CHRISTIANE MUNSBERG: Die Aussöhnung zwischen Israelis und Deutschen, zwischen Juden und Deutschen war für Reinhard Mohn, den Nachkriegsgründer von Bertelsmann, eine Herzensangelegenheit. Mit Projekten wie dem »Deutsch-jüdischen Dialog« oder dem »Deutsch-israelischen Leaders-Austausch« zeigten Reinhard Mohn und seine Frau Liz jahrzehntelang ihre Verbundenheit mit dem Staat Israel. Vielleicht war das der Grund, warum sich der damalige Botschafter des Staates Israel Shimon Stein 2004 an Bertelsmann wandte. Zum 40. Jahrestag der deutsch-israelischen diplomatischen Beziehungen wollten die Israelis zur Leipziger Buchmesse Autoren aus beiden Ländern ins Gespräch bringen und suchten dafür einen Partner aus der Buchbranche mit Erfahrung und einem guten Netzwerk. Es hatte sich herumgesprochen, dass der Club Bertelsmann und die Leipziger Buchmesse mit der Stadt Leipzig und dem Börsenverein des deutschen Buchhandels 1992 das Lesefest »Leipzig liest« ins Leben gerufen hatten. So kam es, dass unter der Überschrift »Wenn Ihr wollt, ist es kein Märchen« die Israelis zwölf ihrer bekanntesten Autoren in Leipzig präsentierten, darunter Amos Oz, David Grossman, Zeruya Shalev, Yoram Kaniuk, Etgar Keret sowie Asher Ben-Natan, den ersten israelischen Botschafter in Bonn, und seinen Kollegen Nils Hansen, der als zweiter deutscher Botschafter in Tel Aviv wirkte. Der Club Bertelsmann organisierte mit den Israelis Diskussionsrunden und Lesungen sowie den Festakt im Bundesverwaltungsgericht mit Amos Oz, dem damaligen Bundesaußenminister Joschka Fischer und Shimon Stein. Seitdem bildet die Leipziger Buchmesse den Schwerpunkt der literarischen Aktivitäten der Israelis in Deutschland. Gemeinsam veranstalten wir seit 2007 einen literarischen Abend im Deutschen Literaturinstitut Leipzig. In dem Institut, wo Studenten das Handwerk der Schriftstellerei lernen, wollen wir israelische Autoren und deutsche Literaturstudenten miteinander ins Gespräch bringen. So entstand die formidable Veranstaltungsreihe »Deutsch-israelische Beziehungen«. Wir baten drei bis vier Studierende, jeweils einen aktuellen Roman eines zeitgenössischen israelischen Autors zu lesen. Im Rahmen von »Leipzig liest« stellten die Studenten das Buch gemeinsam mit dem israelischen Partner vor und sprachen über ihre Lese- und Schreiberfahrungen. Auf diese Weise erlebten die Leipziger sehr persönliche und intensive Gespräche. Am meisten freuten wir uns, wenn auf diese Weise Freundschaften zwischen unseren Autoren entstanden.

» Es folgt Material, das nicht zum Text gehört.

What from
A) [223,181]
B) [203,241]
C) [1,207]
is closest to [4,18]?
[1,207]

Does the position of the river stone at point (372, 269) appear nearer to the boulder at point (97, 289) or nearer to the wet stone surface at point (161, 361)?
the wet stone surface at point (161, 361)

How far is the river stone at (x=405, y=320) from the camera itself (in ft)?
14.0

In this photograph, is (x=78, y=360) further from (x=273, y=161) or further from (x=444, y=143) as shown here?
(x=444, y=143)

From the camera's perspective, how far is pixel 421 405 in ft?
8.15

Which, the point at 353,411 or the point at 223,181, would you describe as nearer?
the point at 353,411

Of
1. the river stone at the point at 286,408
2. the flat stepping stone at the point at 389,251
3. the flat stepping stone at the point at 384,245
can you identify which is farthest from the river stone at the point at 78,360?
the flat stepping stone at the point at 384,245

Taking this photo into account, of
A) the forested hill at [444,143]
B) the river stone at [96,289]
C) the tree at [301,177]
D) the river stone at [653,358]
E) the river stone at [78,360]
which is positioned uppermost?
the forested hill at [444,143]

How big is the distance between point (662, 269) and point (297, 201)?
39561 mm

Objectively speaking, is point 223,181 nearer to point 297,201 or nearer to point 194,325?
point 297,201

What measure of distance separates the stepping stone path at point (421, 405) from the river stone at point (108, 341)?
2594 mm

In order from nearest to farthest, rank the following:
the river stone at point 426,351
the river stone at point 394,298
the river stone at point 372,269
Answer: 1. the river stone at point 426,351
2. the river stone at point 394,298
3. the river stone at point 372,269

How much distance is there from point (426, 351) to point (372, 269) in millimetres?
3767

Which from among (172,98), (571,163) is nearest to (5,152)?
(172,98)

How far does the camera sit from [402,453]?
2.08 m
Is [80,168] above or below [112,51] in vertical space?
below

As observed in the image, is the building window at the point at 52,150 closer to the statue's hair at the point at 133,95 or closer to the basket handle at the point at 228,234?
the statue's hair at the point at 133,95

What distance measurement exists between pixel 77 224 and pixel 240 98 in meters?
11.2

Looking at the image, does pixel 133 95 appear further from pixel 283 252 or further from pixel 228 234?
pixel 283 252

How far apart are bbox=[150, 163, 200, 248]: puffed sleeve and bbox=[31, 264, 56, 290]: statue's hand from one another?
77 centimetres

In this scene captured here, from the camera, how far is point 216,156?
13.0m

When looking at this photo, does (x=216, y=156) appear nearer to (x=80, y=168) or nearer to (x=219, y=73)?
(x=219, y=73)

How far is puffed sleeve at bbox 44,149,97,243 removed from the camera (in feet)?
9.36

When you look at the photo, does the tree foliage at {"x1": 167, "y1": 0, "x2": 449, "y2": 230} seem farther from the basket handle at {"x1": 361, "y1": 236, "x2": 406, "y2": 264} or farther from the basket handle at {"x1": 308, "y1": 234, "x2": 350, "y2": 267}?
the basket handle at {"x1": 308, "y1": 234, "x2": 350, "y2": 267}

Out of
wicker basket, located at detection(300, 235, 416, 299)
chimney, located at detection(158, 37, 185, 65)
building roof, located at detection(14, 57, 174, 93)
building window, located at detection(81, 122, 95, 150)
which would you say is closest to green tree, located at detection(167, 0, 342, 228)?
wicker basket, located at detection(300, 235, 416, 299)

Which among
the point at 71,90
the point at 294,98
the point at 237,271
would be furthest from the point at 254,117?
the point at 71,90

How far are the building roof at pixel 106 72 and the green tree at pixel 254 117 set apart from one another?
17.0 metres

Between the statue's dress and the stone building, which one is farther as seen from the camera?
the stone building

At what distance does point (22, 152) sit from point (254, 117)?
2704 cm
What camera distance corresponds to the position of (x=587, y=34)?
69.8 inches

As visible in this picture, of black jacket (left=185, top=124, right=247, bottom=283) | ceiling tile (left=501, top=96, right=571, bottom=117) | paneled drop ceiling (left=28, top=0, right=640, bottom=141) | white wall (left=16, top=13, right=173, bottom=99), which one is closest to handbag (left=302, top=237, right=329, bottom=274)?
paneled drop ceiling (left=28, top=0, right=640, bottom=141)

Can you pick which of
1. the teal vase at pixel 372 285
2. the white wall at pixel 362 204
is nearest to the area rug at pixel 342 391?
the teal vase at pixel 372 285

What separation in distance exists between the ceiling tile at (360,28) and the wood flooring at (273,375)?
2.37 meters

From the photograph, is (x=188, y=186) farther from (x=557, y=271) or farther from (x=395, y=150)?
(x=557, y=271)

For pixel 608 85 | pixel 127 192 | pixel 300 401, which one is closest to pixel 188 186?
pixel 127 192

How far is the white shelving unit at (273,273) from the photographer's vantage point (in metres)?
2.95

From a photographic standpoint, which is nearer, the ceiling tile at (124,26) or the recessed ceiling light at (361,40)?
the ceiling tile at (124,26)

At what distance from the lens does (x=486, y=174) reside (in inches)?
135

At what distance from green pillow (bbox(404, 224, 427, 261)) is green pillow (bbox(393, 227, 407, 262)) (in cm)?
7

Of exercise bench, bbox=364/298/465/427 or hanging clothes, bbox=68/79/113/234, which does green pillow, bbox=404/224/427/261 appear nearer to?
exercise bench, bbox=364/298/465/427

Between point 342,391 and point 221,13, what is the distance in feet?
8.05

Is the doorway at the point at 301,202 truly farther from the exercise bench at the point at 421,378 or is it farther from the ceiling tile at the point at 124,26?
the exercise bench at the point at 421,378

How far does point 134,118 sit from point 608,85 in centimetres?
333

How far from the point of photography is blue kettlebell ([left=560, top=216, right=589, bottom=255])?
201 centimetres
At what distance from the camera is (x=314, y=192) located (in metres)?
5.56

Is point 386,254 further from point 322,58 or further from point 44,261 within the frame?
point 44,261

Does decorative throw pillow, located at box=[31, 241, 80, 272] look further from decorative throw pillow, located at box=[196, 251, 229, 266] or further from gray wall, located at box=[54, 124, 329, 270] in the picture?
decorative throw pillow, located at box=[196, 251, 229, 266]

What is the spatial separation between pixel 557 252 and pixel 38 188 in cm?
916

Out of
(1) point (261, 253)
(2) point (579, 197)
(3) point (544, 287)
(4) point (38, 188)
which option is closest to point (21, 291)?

kreuzer: In seinem Roman »Herrn Lublins Laden« hat Samuel Agnon, der erste israelische Nobelpreisträger für Literatur, der Stadt Leipzig ein literarisches Denkmal gesetzt. Spielte die Leipzig-Affinität dieses bedeutenden Vertreters der modernen hebräischen Literatur bei der Programmgestaltung eine Rolle?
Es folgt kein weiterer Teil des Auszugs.